[EXERCISE OBJECTIVE]
Which lines in the data below contain the word "standing"? Extract each of them, treating uppercase and lowercase as different.

Spatial relation data

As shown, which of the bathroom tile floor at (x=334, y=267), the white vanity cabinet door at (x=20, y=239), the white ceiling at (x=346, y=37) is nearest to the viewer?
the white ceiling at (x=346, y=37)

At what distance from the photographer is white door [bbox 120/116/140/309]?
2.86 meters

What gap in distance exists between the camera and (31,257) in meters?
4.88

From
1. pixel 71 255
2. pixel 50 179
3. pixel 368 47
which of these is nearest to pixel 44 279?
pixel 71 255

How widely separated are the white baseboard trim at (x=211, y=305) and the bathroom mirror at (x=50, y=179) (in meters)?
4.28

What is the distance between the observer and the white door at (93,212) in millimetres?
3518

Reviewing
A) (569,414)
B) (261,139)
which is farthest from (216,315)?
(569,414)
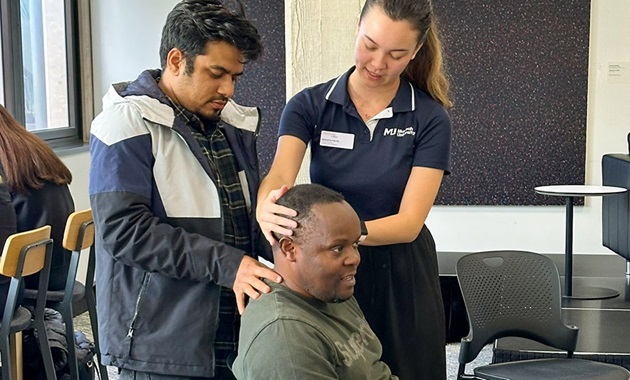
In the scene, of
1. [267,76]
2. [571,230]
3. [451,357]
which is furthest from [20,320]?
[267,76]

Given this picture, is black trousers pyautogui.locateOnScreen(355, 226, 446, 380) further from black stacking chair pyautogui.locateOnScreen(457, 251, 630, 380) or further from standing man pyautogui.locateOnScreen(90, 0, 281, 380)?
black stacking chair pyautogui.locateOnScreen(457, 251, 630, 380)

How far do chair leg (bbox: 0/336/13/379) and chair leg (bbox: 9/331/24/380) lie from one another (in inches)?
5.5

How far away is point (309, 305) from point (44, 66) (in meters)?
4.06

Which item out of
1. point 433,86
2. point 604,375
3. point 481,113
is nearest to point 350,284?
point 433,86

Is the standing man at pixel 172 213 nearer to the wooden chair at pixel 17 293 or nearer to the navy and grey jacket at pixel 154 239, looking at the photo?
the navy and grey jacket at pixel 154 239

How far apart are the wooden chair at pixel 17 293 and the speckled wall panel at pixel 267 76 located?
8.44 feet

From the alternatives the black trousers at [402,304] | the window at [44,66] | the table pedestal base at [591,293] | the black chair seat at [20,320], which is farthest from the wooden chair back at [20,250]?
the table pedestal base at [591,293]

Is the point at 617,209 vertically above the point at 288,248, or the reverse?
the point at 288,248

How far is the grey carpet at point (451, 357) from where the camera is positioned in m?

...

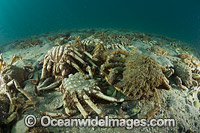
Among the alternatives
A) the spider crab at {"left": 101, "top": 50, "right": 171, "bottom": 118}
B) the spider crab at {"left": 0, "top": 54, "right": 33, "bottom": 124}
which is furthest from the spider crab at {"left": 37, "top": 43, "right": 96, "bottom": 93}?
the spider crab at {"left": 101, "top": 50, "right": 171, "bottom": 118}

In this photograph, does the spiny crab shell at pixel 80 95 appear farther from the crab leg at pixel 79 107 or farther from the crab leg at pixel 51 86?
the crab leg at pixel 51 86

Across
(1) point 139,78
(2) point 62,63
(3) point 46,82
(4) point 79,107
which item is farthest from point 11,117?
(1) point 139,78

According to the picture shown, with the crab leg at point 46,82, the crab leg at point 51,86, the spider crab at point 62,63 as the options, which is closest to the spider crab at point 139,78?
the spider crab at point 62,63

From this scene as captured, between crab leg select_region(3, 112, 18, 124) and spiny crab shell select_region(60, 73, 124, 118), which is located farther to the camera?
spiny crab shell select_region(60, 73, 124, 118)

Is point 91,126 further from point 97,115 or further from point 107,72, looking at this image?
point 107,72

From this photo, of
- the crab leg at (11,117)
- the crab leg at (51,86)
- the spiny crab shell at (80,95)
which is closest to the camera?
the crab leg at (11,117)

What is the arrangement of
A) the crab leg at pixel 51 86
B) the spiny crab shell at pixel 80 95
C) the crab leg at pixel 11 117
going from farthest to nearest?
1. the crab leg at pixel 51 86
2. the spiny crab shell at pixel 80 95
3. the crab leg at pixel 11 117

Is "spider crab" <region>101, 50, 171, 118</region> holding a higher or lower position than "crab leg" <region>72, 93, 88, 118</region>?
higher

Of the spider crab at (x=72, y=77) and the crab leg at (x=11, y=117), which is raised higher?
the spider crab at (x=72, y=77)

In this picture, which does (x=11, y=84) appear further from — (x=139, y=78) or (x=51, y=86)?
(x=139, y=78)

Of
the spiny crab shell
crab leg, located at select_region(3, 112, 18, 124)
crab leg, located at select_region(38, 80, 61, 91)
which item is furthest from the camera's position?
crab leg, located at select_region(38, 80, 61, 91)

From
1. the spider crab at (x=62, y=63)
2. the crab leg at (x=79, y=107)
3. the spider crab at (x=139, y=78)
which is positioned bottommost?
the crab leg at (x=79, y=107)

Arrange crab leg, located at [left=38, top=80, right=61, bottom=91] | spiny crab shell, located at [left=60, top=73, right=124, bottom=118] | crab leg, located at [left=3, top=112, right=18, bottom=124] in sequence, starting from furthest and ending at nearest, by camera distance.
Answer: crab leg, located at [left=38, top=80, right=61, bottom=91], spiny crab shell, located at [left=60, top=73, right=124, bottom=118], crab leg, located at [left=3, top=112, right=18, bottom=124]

[RESULT FOR THIS TASK]
Given this picture, is black trousers pyautogui.locateOnScreen(355, 226, 446, 380) further from black stacking chair pyautogui.locateOnScreen(457, 251, 630, 380) or further from standing man pyautogui.locateOnScreen(90, 0, 281, 380)?
Is the standing man at pixel 172 213 nearer to the wooden chair at pixel 17 293 or nearer to the navy and grey jacket at pixel 154 239, looking at the photo?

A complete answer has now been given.